(A run of records)
_ _ _

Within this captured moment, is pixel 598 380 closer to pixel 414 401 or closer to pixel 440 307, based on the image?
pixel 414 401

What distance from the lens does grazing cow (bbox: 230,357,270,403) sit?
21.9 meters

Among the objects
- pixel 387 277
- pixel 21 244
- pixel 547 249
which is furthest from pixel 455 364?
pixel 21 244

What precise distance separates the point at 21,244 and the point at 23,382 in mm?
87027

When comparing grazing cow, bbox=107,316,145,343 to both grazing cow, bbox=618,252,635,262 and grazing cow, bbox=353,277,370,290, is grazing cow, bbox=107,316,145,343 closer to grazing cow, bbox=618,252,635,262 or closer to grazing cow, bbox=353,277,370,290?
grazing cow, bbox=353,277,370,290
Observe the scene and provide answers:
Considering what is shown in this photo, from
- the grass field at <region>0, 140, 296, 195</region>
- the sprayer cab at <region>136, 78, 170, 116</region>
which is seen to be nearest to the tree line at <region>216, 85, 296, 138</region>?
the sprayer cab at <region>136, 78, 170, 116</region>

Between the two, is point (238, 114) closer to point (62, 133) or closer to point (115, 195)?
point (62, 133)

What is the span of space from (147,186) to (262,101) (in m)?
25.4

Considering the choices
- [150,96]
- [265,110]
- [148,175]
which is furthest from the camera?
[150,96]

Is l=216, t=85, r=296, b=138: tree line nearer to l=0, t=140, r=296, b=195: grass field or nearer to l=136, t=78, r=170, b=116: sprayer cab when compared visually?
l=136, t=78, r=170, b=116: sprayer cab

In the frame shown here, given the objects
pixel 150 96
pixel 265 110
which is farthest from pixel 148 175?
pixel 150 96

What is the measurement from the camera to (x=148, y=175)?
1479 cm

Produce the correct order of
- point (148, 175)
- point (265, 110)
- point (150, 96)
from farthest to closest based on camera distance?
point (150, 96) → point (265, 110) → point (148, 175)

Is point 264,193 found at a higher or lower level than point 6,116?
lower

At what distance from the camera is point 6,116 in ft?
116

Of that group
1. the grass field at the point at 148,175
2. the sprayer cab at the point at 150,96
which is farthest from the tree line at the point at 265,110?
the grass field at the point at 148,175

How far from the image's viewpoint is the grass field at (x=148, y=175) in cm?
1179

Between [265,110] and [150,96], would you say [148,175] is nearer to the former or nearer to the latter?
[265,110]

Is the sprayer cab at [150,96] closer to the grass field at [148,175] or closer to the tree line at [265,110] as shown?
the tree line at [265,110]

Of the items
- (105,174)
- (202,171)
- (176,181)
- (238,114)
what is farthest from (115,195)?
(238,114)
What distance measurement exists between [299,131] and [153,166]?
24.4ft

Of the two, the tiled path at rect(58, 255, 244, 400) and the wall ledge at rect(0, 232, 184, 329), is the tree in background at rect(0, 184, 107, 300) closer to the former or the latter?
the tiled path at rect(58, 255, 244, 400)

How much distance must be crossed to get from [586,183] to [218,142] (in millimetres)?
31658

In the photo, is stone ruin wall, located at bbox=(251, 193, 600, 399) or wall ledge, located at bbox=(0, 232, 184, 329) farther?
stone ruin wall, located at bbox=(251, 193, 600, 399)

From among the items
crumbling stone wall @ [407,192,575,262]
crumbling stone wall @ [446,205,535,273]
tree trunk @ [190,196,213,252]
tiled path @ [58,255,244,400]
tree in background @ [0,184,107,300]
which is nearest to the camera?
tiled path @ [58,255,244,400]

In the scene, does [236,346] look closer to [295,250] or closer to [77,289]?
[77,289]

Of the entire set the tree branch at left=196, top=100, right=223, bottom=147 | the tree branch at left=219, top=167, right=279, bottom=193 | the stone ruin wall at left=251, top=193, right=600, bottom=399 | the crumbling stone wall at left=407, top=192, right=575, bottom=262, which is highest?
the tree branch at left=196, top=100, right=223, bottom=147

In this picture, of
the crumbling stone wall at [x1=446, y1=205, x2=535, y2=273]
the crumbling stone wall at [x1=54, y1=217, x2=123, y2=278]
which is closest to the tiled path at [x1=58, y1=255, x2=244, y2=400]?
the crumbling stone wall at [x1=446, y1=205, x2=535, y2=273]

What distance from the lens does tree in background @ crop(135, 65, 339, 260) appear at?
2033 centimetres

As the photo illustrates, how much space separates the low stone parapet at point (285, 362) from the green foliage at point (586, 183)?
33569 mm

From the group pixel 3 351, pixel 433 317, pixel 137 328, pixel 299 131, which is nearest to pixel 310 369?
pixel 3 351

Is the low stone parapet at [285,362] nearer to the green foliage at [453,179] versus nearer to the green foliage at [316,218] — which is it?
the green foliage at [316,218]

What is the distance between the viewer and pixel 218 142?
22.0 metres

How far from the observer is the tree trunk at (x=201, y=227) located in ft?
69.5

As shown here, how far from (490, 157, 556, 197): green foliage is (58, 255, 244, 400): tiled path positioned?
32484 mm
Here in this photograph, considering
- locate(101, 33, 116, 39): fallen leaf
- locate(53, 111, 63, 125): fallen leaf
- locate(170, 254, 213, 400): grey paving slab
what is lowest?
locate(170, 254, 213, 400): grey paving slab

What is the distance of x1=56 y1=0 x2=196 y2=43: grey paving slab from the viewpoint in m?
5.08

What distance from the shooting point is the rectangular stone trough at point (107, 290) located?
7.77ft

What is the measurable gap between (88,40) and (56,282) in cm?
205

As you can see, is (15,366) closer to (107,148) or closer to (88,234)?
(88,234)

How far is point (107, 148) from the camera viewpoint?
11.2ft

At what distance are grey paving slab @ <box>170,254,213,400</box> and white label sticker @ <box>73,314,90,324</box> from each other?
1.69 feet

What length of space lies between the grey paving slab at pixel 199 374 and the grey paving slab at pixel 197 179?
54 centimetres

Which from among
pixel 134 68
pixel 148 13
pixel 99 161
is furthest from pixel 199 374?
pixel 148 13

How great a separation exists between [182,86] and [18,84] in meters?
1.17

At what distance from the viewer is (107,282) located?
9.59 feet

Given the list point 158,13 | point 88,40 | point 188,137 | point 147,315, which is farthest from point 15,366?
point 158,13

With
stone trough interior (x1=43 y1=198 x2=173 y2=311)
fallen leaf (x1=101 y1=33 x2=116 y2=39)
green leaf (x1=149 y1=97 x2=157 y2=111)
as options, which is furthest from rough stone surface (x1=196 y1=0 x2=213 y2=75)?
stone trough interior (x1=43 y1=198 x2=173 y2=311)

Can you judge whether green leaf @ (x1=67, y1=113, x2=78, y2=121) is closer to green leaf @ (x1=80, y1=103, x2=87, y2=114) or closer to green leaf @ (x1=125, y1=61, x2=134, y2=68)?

_ _ _

__Exercise aim__:
Collect every line of the records above that contains the string "image", copying each line in full. Case counts.

__Exercise solution__:
Within this captured moment, is pixel 598 380 closer to pixel 414 401 or closer to pixel 440 307, based on the image?
How far from the image's viewpoint is the grass field at (x=148, y=175) in cm?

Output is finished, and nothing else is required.